No there isn't. Driverless cars drive under a fraction of the conditions and in self selected locations precisely because the tech is still shoddy. Not to mention they only function at all because they're vastly outnumbered by humans who know how to respond to them.

Let's do an actual experiment to compare. 100% driverless cars with current tech, from different companies on all road conditions that humans drive on during busy hours in a city and see how that goes. To even attempt to compare driverless cars to human drivers without seeing the dynamics of a non-trivial amount of them interacting, which humans need to do all the time, is meaningless.

2 comments

Given the millions of miles driven since the start and a single pedestrian death in 2018, I would hesitate to call the tech shoddy. SF alone has 20-30 pedestrian deaths per year despite their well funded and almost completely ineffectual "vision zero" program. If there's been a second pedestrian fatality since I can't find it online.
As has been pointed out elsewhere, millions of miles for autonomous vehicles is a miniscule drop in the vast ocean of miles driven per year in just the US. It's essentially where you'd round the number to.

In 2020, a very down year, the Bureau of Transportation stats[1] give 1,934,743 MILLION miles driven. This Verge article[2] shows for 2020 autonomous vehicles drove 1.99 million miles in California. Let's be generous and assume across the rest of the US it's equal to double that, given Cali is the hotbed of testing at the moment. That puts us up to basically 6 million miles driven.

You're attempting to compare:

    1,934,743,000,000 to 
            6,000,000
The data is not in yet on current generation autonomous vehicles.

[1]: https://www.bts.gov/content/us-vehicle-miles

[2]: https://www.theverge.com/2021/2/11/22276851/california-self-...

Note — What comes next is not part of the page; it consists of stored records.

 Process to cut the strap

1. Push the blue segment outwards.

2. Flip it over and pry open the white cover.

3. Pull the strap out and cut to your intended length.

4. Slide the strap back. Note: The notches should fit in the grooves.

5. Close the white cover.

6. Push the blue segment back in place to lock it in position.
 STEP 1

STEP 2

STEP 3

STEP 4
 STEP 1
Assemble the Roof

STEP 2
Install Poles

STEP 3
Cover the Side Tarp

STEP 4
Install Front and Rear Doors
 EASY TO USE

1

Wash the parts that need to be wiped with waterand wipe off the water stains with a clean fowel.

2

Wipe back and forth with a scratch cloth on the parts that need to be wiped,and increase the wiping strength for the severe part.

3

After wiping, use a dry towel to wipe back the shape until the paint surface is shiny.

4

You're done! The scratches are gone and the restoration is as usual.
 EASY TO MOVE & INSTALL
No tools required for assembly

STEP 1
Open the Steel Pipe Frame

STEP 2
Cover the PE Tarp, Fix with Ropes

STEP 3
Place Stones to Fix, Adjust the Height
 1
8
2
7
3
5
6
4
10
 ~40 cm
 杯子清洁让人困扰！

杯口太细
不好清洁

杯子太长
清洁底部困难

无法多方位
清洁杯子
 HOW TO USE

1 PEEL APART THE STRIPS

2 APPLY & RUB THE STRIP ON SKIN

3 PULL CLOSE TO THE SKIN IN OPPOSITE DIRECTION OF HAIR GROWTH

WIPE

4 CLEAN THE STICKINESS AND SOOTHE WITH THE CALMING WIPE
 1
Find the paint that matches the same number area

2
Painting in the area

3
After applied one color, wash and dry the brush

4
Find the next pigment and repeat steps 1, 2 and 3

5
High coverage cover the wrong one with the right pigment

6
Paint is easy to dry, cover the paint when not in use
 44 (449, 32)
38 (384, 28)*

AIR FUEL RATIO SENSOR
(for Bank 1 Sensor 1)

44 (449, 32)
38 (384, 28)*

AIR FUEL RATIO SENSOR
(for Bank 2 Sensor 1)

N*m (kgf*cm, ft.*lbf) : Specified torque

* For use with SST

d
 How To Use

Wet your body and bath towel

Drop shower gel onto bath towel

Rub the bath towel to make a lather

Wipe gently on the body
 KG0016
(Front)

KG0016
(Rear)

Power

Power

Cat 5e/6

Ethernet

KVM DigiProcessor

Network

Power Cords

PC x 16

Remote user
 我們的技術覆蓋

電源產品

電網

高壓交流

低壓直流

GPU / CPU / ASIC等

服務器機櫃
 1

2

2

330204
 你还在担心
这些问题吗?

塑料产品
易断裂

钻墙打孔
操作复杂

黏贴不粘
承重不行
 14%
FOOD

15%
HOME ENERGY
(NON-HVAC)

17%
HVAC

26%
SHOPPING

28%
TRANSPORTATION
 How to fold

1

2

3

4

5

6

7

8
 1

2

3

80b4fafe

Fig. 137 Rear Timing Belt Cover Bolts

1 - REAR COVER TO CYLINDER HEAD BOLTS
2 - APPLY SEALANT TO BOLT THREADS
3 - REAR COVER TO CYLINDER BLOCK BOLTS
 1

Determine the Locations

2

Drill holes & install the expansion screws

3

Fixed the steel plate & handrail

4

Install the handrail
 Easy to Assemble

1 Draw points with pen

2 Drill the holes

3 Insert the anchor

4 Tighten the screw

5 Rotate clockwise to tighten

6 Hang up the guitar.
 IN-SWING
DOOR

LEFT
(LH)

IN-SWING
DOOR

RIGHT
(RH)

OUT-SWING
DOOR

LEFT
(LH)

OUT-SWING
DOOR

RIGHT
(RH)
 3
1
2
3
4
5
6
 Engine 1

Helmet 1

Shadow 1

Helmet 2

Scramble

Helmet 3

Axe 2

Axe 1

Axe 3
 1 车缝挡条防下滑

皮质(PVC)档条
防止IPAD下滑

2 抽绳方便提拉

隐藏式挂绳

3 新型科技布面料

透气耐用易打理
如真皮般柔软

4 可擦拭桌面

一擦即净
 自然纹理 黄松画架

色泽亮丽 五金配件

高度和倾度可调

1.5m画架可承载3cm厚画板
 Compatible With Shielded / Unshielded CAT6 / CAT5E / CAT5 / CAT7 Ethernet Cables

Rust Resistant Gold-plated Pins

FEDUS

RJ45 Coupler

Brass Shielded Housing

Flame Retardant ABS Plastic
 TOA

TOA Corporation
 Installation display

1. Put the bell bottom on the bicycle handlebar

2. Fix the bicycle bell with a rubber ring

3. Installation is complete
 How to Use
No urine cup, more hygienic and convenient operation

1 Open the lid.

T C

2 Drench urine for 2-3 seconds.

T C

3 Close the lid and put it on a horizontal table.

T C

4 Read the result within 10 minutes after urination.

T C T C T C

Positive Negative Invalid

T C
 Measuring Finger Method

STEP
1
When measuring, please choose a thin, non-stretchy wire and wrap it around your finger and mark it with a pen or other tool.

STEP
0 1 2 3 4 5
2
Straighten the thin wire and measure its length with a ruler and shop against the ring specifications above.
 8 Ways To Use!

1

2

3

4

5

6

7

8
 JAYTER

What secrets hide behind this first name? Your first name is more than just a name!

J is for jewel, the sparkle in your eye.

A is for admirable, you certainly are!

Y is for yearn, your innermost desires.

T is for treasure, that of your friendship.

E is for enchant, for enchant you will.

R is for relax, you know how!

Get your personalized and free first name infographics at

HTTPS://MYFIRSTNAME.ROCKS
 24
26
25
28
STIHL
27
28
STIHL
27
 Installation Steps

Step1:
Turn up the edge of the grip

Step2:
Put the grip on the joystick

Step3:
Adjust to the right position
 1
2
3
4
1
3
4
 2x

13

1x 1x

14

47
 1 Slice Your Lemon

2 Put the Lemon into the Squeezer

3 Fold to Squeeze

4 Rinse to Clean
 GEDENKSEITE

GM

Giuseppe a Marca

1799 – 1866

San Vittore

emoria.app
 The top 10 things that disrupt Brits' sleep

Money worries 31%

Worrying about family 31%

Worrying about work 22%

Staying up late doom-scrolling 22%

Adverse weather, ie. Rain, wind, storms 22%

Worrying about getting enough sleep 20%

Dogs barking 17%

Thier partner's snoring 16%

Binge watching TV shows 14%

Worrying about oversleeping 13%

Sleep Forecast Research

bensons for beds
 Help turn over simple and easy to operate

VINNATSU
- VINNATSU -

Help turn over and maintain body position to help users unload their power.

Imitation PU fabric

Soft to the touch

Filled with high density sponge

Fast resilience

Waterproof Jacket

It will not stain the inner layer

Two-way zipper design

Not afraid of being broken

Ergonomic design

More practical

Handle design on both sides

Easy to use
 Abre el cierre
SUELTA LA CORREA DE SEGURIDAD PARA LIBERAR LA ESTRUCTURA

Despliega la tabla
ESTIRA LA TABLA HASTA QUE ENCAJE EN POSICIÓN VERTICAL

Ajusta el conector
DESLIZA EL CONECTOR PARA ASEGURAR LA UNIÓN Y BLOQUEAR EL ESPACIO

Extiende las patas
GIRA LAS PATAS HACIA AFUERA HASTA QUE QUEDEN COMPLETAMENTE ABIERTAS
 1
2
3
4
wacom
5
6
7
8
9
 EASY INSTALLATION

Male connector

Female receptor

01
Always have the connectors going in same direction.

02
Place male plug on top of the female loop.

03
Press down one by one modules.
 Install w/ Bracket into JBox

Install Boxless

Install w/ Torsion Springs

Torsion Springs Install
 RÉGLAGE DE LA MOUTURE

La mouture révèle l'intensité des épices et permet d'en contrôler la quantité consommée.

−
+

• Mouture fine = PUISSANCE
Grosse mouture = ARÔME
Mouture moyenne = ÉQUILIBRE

Indeed you are correct: we have statistically significant samples and the autonomous vehicles are matching or exceeding fatality rates for miles driven. Meeting or exceeding human error rates would appear to support the hypothesis that it is not "shoddy".
That's not really true. They now do drive the entirety of San Francisco, 24/7, in all weather conditions. I think it's a pretty apples to apples comparison.

The one point where I agree is there aren't as many of them as there are human cars, and it's possible that in large numbers there could be some unintended consequences. Think 1000 of them getting stuck at the same location. There should be provisions limiting how fast they can scale up to make sure that doesn't happen.